En 2003, une nouvelle instruction est ouverte : Francis Heaulme est mis en examen. Il reconnaît être monté sur la butte le jour où les deux garçonnets ont été tués. Et admet avoir "retourné l'un des deux corps". Déclarations sur lesquelles il reviendra trois ans plus tard expliquant avoir "dit ça pour faire l'intéressant". Seule constante, il nie être l'auteur du double-meurtre : "Montigny, ce n’est pas moi ! Mon style, c’est l’Opinel. Et j’étrangle à mains nues". Un rapport de la gendarmerie conclut pourtant à la "quasi-signature criminelle" de Francis Heaulme. Depuis, de nouveaux témoins ont affirmé l'avoir croisé, le visage ensanglanté, peu de temps après les meurtres.

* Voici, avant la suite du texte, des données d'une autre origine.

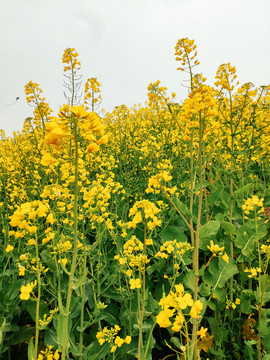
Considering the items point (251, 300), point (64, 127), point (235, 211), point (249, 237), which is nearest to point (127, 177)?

C'est en 1984, un mois après la mort de sa mère, que l'homme aux épaisses lunettes, décrit comme intellectuellement limité, avait entamé son parcours meurtrier en sillonnant les routes de France. A 54 ans, celui que la justice qualifie de "prédateur absolu, sans regret, ni remords", a déjà été reconnu coupable de six meurtres. Jusqu'au prochain procès ?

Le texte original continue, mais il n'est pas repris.